SLIGHT SPOILER WARNING
Alice Rohrwacher has proved herself as something of a Cannes favourite in recent years. In 2014, her gently furious pastoral fable The Wonders nabbed her the Grand Prix and, this year, her latest, Happy as Lazzaro, netted her a Best Screenplay award. The accolade is well deserved, Happy as Lazzaro’s script being intelligent and empathetic and quite unlike anything else you’ll see this year, capable of head-spinning surprises and narrative coups. It’s best going in blind, as this is absolutely not the film you expect, nor the one it makes itself out to be in its first 20 minutes.
I struggled to love The Wonders, and Happy as Lazzaro’s opening had me nervous that it would be more of the same hyper-realistic Italian peasant misery, but it soon proves itself a far more off the wall proposition. The eponymous Lazzaro (Adriano Tardiolo), an honest-faced innocent, lives in the isolated tobacco farming village of Inviolata, where his good nature is affectionately abused by the other labourers. It’s hard to place the time in which Inviolata exists – feudalism seems to be the primary social structure and technology in the village is minimal, but the landowner’s son Tancredi (Luca Chikovani) swans about with a mobile phone, looking like a punk rock king from the future.

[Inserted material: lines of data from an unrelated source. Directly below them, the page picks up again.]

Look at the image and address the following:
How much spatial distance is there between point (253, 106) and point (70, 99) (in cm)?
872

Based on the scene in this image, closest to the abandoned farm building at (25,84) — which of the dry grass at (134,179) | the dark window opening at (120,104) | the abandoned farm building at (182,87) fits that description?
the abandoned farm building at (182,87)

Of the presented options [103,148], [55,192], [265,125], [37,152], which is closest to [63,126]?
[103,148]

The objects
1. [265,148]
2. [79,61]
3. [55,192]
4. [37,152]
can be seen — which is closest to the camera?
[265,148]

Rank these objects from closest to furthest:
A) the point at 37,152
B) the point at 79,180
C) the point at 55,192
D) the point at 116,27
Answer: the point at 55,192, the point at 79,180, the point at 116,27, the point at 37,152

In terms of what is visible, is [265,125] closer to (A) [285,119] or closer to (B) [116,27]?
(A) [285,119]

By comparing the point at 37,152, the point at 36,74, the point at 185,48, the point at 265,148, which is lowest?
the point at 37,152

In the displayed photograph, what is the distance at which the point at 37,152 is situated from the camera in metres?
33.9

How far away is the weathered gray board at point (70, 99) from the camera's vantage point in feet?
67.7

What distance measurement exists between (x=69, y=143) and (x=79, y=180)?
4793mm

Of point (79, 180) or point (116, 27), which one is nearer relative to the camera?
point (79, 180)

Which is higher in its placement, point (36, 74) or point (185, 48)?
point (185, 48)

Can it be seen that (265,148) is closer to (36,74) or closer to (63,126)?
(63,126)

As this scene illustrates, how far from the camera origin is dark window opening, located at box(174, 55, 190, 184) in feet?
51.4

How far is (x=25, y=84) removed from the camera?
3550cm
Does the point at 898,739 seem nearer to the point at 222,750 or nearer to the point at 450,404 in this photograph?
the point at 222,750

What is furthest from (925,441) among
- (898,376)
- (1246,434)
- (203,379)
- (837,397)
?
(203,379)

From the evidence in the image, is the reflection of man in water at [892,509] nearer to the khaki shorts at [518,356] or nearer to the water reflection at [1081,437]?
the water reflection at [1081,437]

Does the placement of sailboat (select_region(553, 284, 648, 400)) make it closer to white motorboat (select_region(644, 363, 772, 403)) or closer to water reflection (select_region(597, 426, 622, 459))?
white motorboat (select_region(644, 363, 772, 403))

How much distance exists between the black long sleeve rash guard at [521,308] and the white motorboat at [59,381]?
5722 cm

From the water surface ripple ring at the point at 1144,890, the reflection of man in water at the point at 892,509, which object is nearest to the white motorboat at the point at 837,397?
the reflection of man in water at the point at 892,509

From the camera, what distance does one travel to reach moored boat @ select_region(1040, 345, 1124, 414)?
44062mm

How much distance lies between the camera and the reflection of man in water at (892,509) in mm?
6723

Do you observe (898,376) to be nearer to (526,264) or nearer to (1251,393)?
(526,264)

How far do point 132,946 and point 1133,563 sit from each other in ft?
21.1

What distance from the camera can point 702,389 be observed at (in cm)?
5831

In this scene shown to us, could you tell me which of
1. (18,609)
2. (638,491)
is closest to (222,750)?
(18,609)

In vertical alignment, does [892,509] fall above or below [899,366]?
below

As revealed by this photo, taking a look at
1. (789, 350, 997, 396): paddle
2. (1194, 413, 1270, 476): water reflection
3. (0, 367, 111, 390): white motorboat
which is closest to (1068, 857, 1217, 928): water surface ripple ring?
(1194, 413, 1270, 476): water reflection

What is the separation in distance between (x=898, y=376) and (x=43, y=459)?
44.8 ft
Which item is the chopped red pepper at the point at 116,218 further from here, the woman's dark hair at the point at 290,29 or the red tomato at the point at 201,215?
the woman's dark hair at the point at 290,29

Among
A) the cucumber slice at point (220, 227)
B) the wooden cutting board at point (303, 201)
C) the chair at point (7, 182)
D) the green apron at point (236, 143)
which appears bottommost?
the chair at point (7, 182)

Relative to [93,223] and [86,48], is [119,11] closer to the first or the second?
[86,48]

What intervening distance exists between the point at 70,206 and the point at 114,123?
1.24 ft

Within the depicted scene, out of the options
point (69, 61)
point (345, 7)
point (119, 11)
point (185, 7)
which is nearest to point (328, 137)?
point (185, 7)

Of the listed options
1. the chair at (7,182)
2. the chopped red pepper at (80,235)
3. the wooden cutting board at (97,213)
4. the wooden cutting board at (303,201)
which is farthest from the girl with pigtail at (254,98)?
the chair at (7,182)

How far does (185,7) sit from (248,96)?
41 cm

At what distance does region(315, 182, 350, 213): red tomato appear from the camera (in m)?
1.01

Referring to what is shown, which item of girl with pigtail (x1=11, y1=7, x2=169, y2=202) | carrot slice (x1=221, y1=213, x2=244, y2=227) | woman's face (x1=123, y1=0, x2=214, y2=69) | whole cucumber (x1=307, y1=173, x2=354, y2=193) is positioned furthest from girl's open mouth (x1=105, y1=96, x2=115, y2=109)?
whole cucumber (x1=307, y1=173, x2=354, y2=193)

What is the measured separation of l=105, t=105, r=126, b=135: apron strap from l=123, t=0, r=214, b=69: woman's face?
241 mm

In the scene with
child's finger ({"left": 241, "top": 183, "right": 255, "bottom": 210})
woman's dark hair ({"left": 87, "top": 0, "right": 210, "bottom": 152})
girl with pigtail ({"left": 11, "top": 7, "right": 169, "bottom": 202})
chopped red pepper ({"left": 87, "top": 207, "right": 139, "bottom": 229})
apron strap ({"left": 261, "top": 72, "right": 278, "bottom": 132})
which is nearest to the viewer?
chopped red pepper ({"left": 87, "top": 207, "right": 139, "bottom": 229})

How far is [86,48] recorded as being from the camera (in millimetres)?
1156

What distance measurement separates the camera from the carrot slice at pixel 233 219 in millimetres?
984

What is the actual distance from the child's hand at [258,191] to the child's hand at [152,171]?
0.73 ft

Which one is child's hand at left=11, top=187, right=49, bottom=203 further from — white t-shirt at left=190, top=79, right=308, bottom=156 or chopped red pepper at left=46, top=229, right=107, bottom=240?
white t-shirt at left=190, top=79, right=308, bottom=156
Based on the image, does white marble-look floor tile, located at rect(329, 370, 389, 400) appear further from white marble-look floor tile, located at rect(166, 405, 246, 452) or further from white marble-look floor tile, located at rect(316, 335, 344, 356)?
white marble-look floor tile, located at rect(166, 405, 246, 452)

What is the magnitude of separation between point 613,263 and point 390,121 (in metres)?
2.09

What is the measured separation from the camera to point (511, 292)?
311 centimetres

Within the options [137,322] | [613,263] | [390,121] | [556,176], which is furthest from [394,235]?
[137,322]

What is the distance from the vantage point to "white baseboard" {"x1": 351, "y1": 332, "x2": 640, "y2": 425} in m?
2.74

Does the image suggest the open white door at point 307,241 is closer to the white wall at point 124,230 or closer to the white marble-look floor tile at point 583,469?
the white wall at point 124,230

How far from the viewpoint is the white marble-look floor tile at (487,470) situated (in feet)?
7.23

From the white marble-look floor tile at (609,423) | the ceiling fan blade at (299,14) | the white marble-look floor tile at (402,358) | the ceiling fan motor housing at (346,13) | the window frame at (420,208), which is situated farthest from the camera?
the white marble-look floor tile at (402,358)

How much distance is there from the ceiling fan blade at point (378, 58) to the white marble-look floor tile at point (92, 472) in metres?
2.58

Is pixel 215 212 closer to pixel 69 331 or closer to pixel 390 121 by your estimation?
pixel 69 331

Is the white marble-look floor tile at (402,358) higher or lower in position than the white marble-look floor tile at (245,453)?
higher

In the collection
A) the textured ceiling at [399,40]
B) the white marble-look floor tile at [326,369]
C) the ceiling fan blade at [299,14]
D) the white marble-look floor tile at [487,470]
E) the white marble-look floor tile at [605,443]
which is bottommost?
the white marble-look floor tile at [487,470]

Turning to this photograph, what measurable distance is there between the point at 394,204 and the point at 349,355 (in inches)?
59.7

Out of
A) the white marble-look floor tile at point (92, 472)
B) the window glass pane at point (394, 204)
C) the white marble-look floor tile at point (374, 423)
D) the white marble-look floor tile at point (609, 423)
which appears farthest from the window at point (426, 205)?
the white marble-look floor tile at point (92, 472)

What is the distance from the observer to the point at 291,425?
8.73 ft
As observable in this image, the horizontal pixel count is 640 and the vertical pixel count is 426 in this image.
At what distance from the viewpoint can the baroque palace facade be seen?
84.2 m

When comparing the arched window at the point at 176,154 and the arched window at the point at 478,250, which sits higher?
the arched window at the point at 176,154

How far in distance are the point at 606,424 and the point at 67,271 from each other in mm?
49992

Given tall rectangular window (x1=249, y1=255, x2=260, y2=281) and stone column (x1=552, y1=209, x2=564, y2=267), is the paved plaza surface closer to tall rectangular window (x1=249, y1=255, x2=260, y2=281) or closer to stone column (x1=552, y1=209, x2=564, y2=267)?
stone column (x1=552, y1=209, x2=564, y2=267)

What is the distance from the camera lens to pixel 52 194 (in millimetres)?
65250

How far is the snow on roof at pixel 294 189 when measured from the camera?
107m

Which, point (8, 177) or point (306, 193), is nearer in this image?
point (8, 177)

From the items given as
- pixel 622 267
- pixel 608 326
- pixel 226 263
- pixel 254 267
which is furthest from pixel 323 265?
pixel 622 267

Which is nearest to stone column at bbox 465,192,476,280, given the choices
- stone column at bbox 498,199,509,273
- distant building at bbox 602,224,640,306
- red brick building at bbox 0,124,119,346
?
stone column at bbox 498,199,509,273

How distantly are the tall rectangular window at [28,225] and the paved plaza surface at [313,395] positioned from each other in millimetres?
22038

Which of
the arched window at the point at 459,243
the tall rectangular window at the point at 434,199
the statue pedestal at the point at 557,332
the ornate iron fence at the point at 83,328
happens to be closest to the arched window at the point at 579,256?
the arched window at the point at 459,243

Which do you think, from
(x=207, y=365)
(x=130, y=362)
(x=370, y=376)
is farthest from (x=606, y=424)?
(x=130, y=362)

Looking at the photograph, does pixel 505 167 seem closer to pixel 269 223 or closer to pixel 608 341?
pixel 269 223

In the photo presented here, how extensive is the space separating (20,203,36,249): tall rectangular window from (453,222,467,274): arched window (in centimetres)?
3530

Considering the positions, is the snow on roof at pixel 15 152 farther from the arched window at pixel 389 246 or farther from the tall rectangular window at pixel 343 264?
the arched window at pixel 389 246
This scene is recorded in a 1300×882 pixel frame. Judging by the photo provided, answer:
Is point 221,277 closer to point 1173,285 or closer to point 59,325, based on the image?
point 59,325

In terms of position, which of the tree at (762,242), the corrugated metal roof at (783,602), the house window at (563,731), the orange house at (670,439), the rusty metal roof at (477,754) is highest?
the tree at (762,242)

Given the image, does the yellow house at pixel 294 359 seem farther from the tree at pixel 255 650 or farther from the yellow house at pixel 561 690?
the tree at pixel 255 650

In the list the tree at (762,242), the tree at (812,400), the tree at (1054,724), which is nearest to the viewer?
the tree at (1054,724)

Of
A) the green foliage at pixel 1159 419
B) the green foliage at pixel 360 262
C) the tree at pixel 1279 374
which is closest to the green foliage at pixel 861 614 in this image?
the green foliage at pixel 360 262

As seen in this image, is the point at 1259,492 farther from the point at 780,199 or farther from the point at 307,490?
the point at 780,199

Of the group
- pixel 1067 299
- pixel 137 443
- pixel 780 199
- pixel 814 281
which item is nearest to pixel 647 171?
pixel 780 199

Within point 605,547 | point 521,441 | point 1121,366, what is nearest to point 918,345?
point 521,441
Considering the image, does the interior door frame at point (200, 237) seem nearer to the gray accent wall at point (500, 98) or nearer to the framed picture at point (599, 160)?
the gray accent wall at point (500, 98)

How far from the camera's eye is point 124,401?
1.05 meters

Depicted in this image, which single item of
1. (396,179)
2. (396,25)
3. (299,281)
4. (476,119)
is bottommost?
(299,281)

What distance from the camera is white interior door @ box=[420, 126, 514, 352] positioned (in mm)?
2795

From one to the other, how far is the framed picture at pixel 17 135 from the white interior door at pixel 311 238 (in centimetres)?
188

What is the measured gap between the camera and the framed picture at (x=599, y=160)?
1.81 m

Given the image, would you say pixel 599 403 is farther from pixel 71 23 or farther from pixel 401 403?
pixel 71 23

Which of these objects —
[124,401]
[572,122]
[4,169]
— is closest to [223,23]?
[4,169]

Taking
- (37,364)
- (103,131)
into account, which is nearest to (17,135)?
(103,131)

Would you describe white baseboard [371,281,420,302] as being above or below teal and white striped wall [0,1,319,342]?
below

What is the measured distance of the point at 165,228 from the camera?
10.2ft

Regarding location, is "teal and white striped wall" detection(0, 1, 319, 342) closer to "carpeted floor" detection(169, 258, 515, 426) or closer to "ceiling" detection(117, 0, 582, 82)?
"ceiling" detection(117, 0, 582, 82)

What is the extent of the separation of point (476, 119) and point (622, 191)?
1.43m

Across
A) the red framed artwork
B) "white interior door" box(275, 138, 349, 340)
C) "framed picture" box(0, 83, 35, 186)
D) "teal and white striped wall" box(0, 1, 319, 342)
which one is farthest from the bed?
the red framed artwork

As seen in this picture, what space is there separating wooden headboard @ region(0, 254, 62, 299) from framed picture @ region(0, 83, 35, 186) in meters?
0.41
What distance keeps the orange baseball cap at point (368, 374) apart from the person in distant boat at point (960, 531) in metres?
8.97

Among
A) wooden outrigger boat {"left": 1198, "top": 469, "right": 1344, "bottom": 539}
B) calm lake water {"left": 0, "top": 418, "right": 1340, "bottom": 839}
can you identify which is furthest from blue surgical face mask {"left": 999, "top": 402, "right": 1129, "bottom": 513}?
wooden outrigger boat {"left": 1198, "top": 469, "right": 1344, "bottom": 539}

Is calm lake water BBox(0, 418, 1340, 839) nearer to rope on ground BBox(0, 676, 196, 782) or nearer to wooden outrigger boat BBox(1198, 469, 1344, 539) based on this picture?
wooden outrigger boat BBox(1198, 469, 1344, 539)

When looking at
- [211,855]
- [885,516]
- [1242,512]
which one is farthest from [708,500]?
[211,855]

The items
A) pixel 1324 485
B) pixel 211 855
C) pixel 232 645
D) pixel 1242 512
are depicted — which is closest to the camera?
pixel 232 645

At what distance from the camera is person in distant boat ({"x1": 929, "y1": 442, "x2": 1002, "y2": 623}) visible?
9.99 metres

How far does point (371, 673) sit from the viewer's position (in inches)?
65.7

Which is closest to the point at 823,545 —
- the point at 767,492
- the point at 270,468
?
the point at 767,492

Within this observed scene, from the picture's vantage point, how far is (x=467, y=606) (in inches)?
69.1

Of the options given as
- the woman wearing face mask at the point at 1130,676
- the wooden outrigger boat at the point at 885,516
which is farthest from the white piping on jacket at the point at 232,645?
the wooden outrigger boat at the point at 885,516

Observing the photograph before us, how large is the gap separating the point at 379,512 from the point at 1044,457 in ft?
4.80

Rohrwacher establishes a profoundly atmospheric sense of place, and the sweeping vistas of the surrounding countryside are jaw-droppingly beautiful, but Happy as Lazzaro doesn’t reveal its hand until about the halfway mark. Falling ill with a fever, Lazzaro passes out in the wilderness in a shocking scene that twists the whole film into a wonderful magic-realism piece. Having not aged a day or seemingly been harmed at all, Lazzaro awakes 20 years in the future to his village long abandoned and the grand house being ransacked. It’s a reveal that widens your eyes and sends a jolt down your spine.
The transition from rural to urban Italy, as Lazzaro makes his unassuming way to the city, is a stark one, the dreamy cinematography and mellow colours giving way to more clear-eyed greys. Though it might seem a visual downgrade, the electric energy it gives the story is more than a fair payoff. Magic realism is an underexplored cinematic genre, and Rohrwacher’s story is endlessly fascinating. Answers to its questions snap in and out of focus and, as an allegory for the decline of Italy and its institutions, it will take some time to fully unpack.
Tardiolo’s wide eyes guide us through his surreal journey and though his portrayal of sweet-heartedness might occasionally dip into naïve simpleton territory, it’s a remarkable debut film performance. Rohrwacher is already established as a brilliant director for non-actors, and she further cements her credentials here with a superb cast made up of a litany of first-timers, as well as her sister and frequent collaborator Alba. This consistently feels like a living, breathing world, even as supernatural or divine energy influences it and, if you’re happy to be left with some unsolved mysteries, it’s one well worth investing in.